▶ Enunciado de la tarea
Del texto sobre la existencia de Shakespeare, transcribe sin ningún cambio todo lo que va desde "Por Virgilio Lavalleja" hasta "Hammet y Judith.".

Una vieja polémica sobre la existencia real del gran dramaturgo
¿Varios autores ocultos detrás de un seudónimo? ¿Un
misterioso juego de dramaturgos para revelar costumbres secretas de la corte
isabelina? ¿El capricho de un conde genial? Estos son algunos de los
interrogantes que circulan alrededor de la existencia de William Shakespeare,
autor de más de doce piezas teatrales antológicas cuya autoría ha merecido
resonantes polémicas a través de los siglos. La nota que se incluye es un
testimonio de ese misterio.
Por Virgilio Lavalleja
La
prueba de la existencia de Shakespeare es una controversia solo superada por
las pruebas de la existencia de Dios. Un abundante bando escéptico ha
sostenido, entre otros argumentos, que un solo hombre no pudo haber escrito las
37 piezas que se le atribuyen, a un promedio de dos por año, con sus extremos
de variedad y riqueza. Pero hasta ahora sigue en ventaja el bando creyente, que
se apoya en una serie de registros oficiales de la época y que da por seguras
las fechas de nacimiento y muerte (1564-1616), su casamiento con Anne Hathaway
y la existencia de tres hijos llamados Susana, Hammet y Judith.

▶ Material extraído
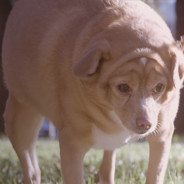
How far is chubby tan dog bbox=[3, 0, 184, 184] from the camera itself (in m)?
2.88

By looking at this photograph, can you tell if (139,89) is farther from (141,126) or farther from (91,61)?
(91,61)

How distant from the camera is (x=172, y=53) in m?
2.94

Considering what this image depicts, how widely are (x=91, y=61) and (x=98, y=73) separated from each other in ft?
0.56

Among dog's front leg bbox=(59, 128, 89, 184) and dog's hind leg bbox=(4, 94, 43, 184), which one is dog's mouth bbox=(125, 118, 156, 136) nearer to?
dog's front leg bbox=(59, 128, 89, 184)

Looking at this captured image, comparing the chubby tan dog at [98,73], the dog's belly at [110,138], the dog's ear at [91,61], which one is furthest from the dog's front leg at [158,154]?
the dog's ear at [91,61]

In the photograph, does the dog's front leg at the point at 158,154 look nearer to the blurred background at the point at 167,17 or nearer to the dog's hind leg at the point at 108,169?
the dog's hind leg at the point at 108,169

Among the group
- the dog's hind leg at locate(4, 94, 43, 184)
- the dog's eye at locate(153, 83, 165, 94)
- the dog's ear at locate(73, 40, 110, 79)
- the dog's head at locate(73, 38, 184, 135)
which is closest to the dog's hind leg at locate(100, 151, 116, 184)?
the dog's hind leg at locate(4, 94, 43, 184)

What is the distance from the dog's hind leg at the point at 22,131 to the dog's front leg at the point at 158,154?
49.1 inches

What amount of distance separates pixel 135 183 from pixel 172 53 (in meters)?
1.64

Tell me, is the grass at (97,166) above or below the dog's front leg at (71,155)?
below

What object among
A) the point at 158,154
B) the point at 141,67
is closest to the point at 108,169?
the point at 158,154

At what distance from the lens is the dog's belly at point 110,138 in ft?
10.5

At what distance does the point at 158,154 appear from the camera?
3309 millimetres

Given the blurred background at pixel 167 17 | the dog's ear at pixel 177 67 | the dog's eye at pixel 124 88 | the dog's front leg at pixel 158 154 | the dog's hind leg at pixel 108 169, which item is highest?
the dog's ear at pixel 177 67
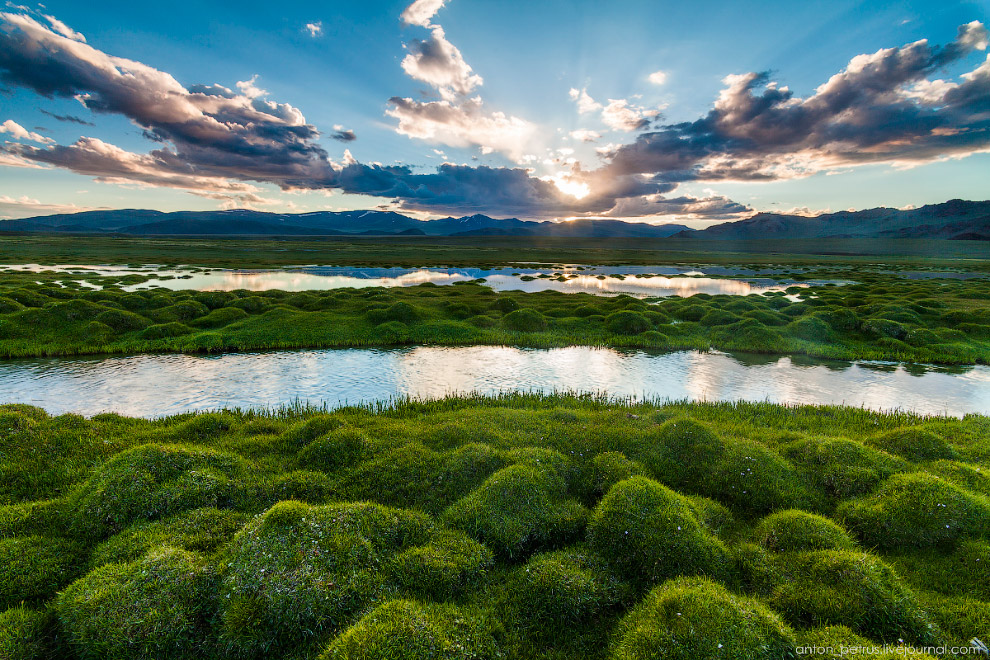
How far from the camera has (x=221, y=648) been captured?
770cm

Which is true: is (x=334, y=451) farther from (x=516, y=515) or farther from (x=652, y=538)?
(x=652, y=538)

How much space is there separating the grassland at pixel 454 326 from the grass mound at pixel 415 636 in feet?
91.7

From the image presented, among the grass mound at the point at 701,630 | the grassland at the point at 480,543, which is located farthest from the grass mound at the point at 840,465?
the grass mound at the point at 701,630

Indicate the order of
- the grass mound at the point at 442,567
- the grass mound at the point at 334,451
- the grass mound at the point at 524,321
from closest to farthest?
the grass mound at the point at 442,567 < the grass mound at the point at 334,451 < the grass mound at the point at 524,321

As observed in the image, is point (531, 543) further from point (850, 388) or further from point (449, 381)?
point (850, 388)

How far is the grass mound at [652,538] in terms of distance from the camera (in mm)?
9430

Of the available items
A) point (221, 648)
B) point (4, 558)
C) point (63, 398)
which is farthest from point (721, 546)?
point (63, 398)

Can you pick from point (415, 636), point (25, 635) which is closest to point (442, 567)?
point (415, 636)

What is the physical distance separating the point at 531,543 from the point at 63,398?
2613 centimetres

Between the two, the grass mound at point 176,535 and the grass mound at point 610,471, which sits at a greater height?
the grass mound at point 176,535

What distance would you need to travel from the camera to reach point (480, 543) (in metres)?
10.4

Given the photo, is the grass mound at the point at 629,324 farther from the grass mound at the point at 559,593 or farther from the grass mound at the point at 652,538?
the grass mound at the point at 559,593

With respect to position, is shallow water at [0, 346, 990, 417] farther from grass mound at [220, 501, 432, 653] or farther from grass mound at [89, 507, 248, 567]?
grass mound at [220, 501, 432, 653]

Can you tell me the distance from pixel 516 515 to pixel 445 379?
16.0 metres
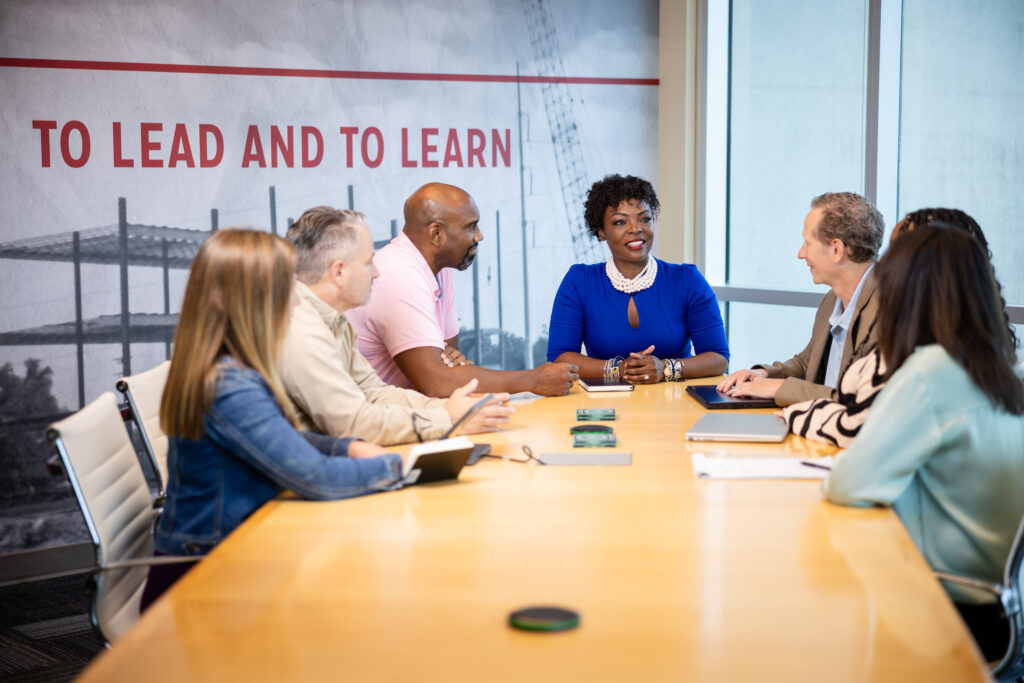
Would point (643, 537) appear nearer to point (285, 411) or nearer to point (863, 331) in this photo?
point (285, 411)

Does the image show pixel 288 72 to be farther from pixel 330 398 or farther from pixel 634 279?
pixel 330 398

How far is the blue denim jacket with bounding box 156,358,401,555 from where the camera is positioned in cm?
196

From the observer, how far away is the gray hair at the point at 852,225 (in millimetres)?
3115

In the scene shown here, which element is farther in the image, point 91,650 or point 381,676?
point 91,650

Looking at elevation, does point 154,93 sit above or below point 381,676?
above

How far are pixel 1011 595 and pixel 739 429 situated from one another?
966 mm

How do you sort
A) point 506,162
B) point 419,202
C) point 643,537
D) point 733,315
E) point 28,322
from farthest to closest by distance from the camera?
point 733,315
point 506,162
point 28,322
point 419,202
point 643,537

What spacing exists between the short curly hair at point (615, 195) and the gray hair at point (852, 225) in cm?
107

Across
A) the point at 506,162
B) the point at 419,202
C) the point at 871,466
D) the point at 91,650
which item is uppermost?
the point at 506,162

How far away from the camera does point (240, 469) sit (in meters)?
2.06

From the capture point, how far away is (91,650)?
363cm

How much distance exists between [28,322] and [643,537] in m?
3.50

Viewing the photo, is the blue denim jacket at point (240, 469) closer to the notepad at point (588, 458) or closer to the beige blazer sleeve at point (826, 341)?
the notepad at point (588, 458)

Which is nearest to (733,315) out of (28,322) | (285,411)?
(28,322)
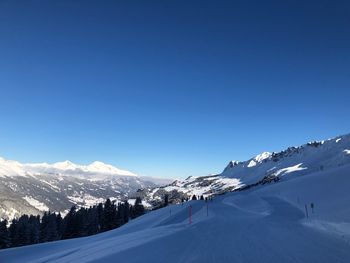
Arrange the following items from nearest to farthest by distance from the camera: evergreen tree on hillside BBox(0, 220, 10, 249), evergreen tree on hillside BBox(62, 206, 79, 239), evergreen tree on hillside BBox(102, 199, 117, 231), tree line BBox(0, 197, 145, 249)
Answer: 1. evergreen tree on hillside BBox(0, 220, 10, 249)
2. tree line BBox(0, 197, 145, 249)
3. evergreen tree on hillside BBox(62, 206, 79, 239)
4. evergreen tree on hillside BBox(102, 199, 117, 231)

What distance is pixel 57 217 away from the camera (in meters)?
84.5

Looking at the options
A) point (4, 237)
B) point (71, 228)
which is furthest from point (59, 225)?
point (4, 237)

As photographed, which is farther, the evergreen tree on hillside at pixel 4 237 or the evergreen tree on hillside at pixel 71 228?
the evergreen tree on hillside at pixel 71 228

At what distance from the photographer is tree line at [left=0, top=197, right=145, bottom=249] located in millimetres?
65688

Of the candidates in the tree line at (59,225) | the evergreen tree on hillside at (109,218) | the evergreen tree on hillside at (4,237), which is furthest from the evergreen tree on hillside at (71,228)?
the evergreen tree on hillside at (4,237)

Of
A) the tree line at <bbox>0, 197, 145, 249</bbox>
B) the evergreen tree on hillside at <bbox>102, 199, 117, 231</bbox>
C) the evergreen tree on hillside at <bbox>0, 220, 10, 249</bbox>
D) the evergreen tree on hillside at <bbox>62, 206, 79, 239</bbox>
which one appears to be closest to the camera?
the evergreen tree on hillside at <bbox>0, 220, 10, 249</bbox>

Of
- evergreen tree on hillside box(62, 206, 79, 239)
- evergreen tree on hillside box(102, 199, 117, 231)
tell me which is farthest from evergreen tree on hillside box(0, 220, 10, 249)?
evergreen tree on hillside box(102, 199, 117, 231)

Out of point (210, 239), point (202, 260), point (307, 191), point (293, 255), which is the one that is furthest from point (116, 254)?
point (307, 191)

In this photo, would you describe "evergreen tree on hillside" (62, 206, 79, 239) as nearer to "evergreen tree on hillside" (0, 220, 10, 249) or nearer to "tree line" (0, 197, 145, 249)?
"tree line" (0, 197, 145, 249)

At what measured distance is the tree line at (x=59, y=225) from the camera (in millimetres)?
65688

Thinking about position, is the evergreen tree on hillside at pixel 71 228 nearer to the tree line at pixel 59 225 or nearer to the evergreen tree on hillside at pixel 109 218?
the tree line at pixel 59 225

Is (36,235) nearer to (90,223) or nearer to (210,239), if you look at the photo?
(90,223)

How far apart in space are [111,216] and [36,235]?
54.7 ft

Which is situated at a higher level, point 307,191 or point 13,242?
point 307,191
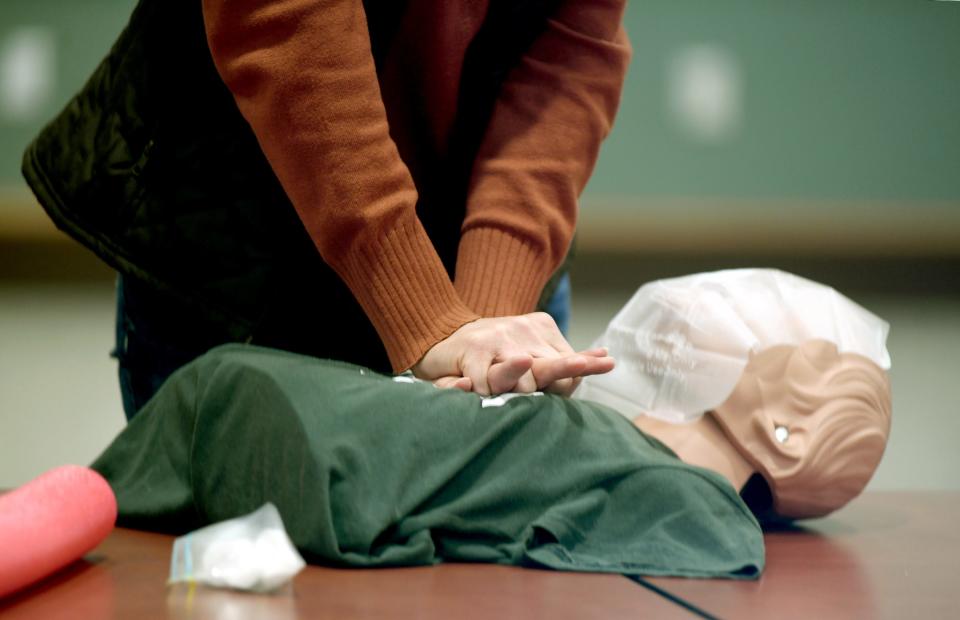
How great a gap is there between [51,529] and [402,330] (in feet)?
0.99

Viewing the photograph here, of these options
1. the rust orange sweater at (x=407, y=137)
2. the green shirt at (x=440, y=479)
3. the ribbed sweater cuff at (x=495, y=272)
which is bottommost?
the green shirt at (x=440, y=479)

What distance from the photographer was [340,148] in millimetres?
774

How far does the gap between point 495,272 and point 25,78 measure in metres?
1.39

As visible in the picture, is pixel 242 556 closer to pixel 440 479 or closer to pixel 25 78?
pixel 440 479

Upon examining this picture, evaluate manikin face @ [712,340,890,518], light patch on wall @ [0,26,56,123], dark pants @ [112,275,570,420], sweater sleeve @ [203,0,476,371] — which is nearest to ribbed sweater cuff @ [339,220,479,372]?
sweater sleeve @ [203,0,476,371]

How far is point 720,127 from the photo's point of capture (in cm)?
194

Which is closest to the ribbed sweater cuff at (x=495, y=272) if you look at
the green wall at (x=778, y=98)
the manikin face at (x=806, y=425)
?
the manikin face at (x=806, y=425)

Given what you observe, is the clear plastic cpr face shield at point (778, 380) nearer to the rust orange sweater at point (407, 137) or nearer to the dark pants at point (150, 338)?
the rust orange sweater at point (407, 137)

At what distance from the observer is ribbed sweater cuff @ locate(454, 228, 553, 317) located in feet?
2.89

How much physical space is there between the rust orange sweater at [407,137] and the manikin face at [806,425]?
8.7 inches

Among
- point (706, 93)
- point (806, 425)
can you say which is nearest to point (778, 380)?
point (806, 425)

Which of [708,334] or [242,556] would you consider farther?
[708,334]

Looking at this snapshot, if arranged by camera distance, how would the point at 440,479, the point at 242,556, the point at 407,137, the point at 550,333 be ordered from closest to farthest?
1. the point at 242,556
2. the point at 440,479
3. the point at 550,333
4. the point at 407,137

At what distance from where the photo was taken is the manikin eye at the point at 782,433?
968 mm
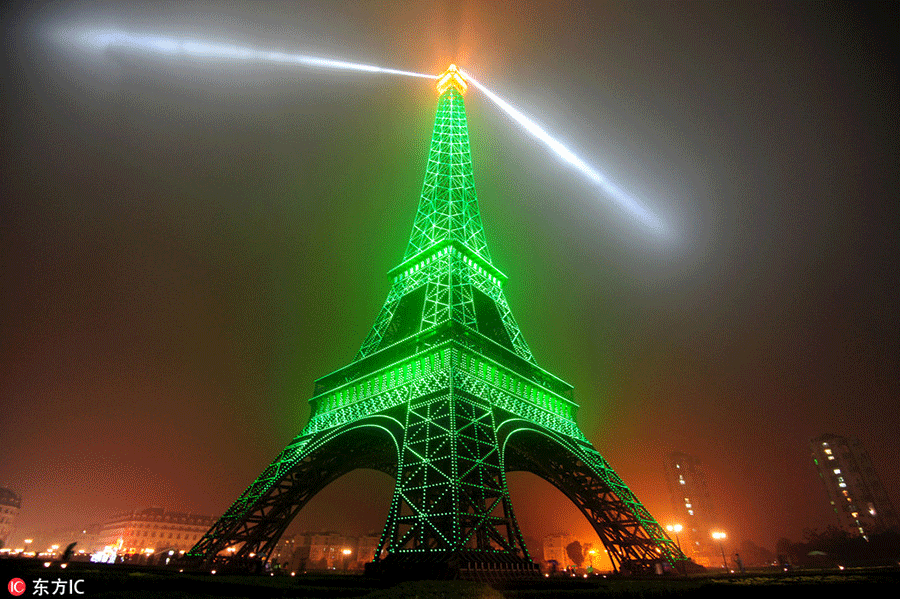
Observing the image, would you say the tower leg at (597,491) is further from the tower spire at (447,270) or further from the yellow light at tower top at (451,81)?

▶ Respuesta escrita
Por Virgilio Lavalleja
La
prueba de la existencia de Shakespeare es una controversia solo superada por
las pruebas de la existencia de Dios. Un abundante bando escéptico ha
sostenido, entre otros argumentos, que un solo hombre no pudo haber escrito las
37 piezas que se le atribuyen, a un promedio de dos por año, con sus extremos
de variedad y riqueza. Pero hasta ahora sigue en ventaja el bando creyente, que
se apoya en una serie de registros oficiales de la época y que da por seguras
las fechas de nacimiento y muerte (1564-1616), su casamiento con Anne Hathaway
y la existencia de tres hijos llamados Susana, Hammet y Judith.